The collaborators highlighted the risk of wasting away the macroeconomic benefits of those measures by central banks terminating those anti-inflation measures too soon.
The IMF collaborators Tobias Adrian, Christopher Erceg and Fabio Natalucci published their collective concern that the price-stabilization measures put up by central banks like the BSP could all be for naught as falling energy prices that have pushed back headline inflation have recently fueled optimism that monetary policy settings might be eased too early for their anti-inflation purpose to work.
“While headline inflation has indeed fallen, and core inflation has receded slightly in some countries, both remain far too high.
“Central banks should communicate the likely need to keep interest rates higher for longer until there is evidence that inflation—including wages and prices of services—has sustainably returned to the target,” the co-authors said.
“Though this may make it tempting to conclude that monetary policy is becoming overly restrictive and poised to cause an unnecessary economic contraction, investors may be too sanguine about progress on disinflation. While headline inflation has indeed fallen, and core inflation has receded slightly in some countries, both remain far too high. Central banks must therefore be resolute in their fight against inflation and ensure policy remains appropriately tight long enough to durably bring inflation back to target,” they argued.
In the Philippines, a parallel concern was raised by former Deputy Bangko Sentral ng Pilipinas (BSP) governor Diwa C. Guinigundo who argued that inflation ranked high in the consciousness of Filipinos based on a national survey and that no less than President Ferdinand Marcos Jr. has gone sleepless over the elevated price of onion, garlic, sugar, rice and others forming part of the consumer price index or CPI.
Guinigundo also said the government, in managing inflation, was shown an 11 percent net disapproval as 42 percent of Filipinos believe its handling the issue a failure and only 31 percent rated the efforts a success.
“Based on this, one can expect households and firms to behave in a way that could protect their purchasing power, by demanding more pay, or profit, by selling high. This process could feed into higher inflation expectations. Demand for higher wages and price adjustments could only lead to inflation becoming even more entrenched,” he warned of risks confronting the monetary authorities.
Guinigundo acknowledged that while no less than BSP governor Felipe Medalla said current elevated inflation could move to within the 2 percent to 4 percent target in the third or fourth quarter this year, the central bank chief’s optimism was conditional.
“In Frankfurt, BSP Governor Philip Medalla assured the investment community that by the end of the third quarter or by the fourth quarter, inflation would be below 4 percent. Due to large base effects, inflation is expected to tip 2 percent in early 2024. His caveat was very revealing, if not too obvious. It’s impossible to rule out another supply shock, and the BSP was correct in anchoring its forecast on a successful resolution of agricultural shortages. This is a very strong assumption,” Guinigundo said of Medalla, and the rest of the economic managers with him at the investment roadshow in Germany.

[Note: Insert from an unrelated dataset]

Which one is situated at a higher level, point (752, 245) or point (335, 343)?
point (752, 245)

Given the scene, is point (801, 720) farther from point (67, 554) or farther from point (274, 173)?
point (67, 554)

He voiced his reservations and based on more recent numbers, the policy rates of the Bangko Sentral could remain elevated, which could then significantly dampen output growth across the economy seen averaging more or less 7 percent this year. The economy exceeded expectations and grew more than the 2022 target to 7.6 percent instead and this fueled optimism the restrictive monetary policy environment at the moment could ease.
According to Guinigundo, this could prove tricky: “The IMF resident representative Ragnar Gudmundson two days ago also expected a breach in the inflation target for this year. More BSP interest rate tightening may be in order, according to him.
“What is more revealing is the IMF’s estimate of what needs to be done at this point. “In the case of the Philippines, we estimate that the neutral real rate, which is the net of inflation interest rate where monetary policy is neither contractionary nor expansionary stands between 1 percent and 2 percent.
“If inflation for this year is 4.5 percent for BSP and 4.7 percent for IMF, given its current policy rate of 5.5 percent, then the BSP will have to continue jacking up by a maximum of around 100 basis points to 6.5 percent. Pray that the BSP’s ammunition would remain adequate should the Maharlika bill be rushed into law.
“President Marcos should brace himself for more sleepless nights,” Guinigundo said.